✉️ Frank's Five — Issue No. 5
Friday, July 3, 2026 • This week's theme: Look Up
Morning, friend. Fireworks tomorrow night for many of you, so this week the almanac practices by pointing at the sky a day early. Everything below is happening over your head right now, which Frank finds both humbling and rude.
🥇 The Headliner
The story: in 2009, astronomers led by Arnaud Belloche at the Max Planck Institute for Radio Astronomy were surveying Sagittarius B2 — an enormous cloud of gas and dust near the galactic center — with the IRAM 30-meter radio telescope in Spain. Every molecule broadcasts its own radio fingerprint, and among the thousands of signals they combed through was the unmistakable signature of ethyl formate, a compound that on Earth turns up in raspberries (it also smells a bit like rum, which the newspapers enjoyed enormously).
Now, the fine print, because Frank always reads it to you: the cloud is not a smoothie. It's mostly hydrogen, spread absurdly thin, seasoned with alcohols, acids, and worse. If you could stand there and sniff — you can't, please don't — the raspberry note would be one whisper in a very unwholesome choir. But the molecule is genuinely there, in quantities that would embarrass every jam shelf on Earth.
Frank's takeaway: chemistry doesn't care where it happens. The same little molecule doing honest work in your berry patch is drifting through the middle of the galaxy, 25,000 light-years from the nearest slice of toast.
🔢 Four More Beauties
- No. 2 There are more trees on Earth than stars in the Milky Way. A 2015 study in the journal Nature counted roughly 3 trillion trees; our galaxy holds an estimated 100–400 billion stars. The forest wins by a comfortable margin. — Number Facts
- No. 3 Olympus Mons on Mars is about two and a half times the height of Mount Everest — a volcano roughly 22 kilometers tall, so wide and gently sloped that standing on it, you might not notice you were on a mountain at all. — Space Facts
- No. 4 The Apollo astronauts' bootprints are still on the Moon, and with no wind or water to erase them, they could last millions of years. — Space Facts
- No. 5 According to NASA, the Sun holds about 99.8 percent of all the mass in the solar system.

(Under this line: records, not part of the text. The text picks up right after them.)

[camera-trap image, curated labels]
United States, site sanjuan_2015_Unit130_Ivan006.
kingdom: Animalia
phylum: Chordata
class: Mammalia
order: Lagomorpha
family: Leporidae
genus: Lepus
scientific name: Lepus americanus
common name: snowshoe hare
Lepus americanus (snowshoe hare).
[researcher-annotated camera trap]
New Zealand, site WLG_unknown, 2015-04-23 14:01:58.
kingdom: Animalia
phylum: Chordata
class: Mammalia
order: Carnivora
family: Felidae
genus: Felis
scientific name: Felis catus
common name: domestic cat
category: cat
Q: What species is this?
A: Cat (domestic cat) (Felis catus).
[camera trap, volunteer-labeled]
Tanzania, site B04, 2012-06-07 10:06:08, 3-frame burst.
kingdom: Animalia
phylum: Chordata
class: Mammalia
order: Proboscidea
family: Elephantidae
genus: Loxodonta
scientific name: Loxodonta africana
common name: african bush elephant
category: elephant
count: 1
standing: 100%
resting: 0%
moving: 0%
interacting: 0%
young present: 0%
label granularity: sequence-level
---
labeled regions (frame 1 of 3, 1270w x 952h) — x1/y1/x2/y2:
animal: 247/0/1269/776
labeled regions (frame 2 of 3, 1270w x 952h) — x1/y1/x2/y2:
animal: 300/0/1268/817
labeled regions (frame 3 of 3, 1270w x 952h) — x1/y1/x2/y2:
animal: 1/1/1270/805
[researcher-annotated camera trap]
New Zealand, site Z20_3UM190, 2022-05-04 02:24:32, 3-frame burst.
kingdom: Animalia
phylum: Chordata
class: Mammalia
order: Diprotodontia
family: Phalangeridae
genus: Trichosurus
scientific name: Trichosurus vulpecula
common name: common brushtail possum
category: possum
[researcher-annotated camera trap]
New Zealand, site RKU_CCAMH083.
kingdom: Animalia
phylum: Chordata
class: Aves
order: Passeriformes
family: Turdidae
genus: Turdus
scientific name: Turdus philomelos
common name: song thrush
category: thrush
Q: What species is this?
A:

Everything else — planets, moons, comets, you, Frank's index cards — splits the leftover fifth of a percent. — Space Facts
🚫 The Weekly Debunk
"The Great Wall of China is the only man-made object visible from space." FALSE — Frank checked
Wrong twice in one sentence, which is efficient. First: the Wall is famously hard to see from orbit with the naked eye. It's long, yes, but narrow — mostly no wider than a highway — and it's built from local materials that blend into the landscape. China's own first astronaut, Yang Liwei, reported after his 2003 flight that he couldn't spot it, and NASA has said plainly that it's generally not visible to the unaided eye in low Earth orbit. From the Moon? Not a chance.
Second: plenty of other human handiwork is visible from orbit — city lights at night, major highways and airports, reservoirs, even the greenhouses of southern Spain. So the one thing the legend says you can see, you mostly can't, and the things it says you can't see, you can. A perfect specimen. Frank keeps it in a place of honor.
❓ Frank's Stumper
First, the answer to last week's Stumper (the first food eaten in space by an American): applesauce, squeezed from an aluminum tube by John Glenn aboard Friendship 7 in 1962. It settled an actual scientific question — nobody was certain swallowing would work properly in weightlessness. It works fine. The applesauce reviews were lukewarm.
This week's Stumper: Which country has the most time zones in the world?
Answer revealed in next Friday's email. Hint: it is not Russia, and Frank will accept your gasp in advance.